# Fall looks for NC45/NC50/C7



## califabulous (Sep 3, 2011)

Hey Gals!

  	I need your help!  I want to create a fall look for this season but I can't seem to put away my fluer power blush and bronze-y colors.  I totally love bright lips and nude lips but I think I need to switch it up a bit.

  	All I can come up with are neutral eye looks, dirty plum blusher!  HELP
	

	
	
		
		

		
			





  	What are you all wearing on eyes, lips and cheeks this season (from any brand)? THANKS!


----------



## afulton (Sep 10, 2011)

This week, I have been wearing the colors from the MAC Me Over Collection.  Here are some combinations:

  	Base:  Treasure Hunt Paint Pot (Posh Paradise collection)
  	Lid:  Mythical eyeshadow
  	Crease:  Carbonized
  	Highlight:  Modette eyeshadow (Warm and Cozy collection)
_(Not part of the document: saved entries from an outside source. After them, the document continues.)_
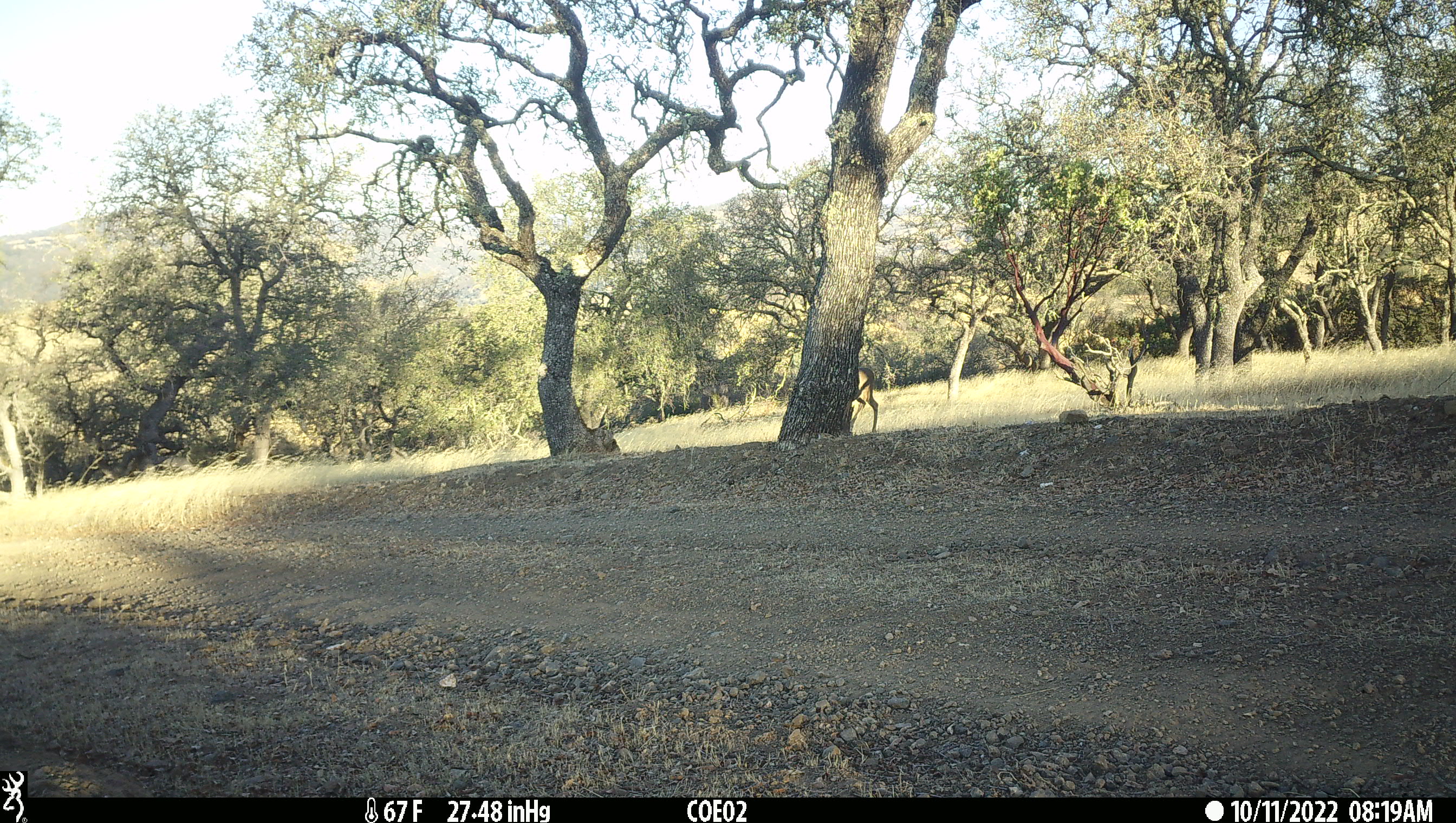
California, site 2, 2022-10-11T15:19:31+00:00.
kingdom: Animalia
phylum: Chordata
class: Mammalia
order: Artiodactyla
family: Cervidae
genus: Odocoileus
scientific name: Odocoileus hemionus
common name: mule deer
Mule deer (Odocoileus hemionus).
  	Base:  Groundwork paintpot
  	Lid:  Carbonized
  	Highlight:  Ricepaper

  	Base:  Groundwork paintpot
  	Lid:  Outre eyeshadow
  	Crease:  Carbonized eyeshadow
  	Highlight:  Arena

  	I have used Torrid Blush, Queen Ebony Bronzer as contour and MAC Golden Bronze powder as highlight.  I also used Ambering Rose with Queen Ebony Bronzer as contour.

  	HTH


----------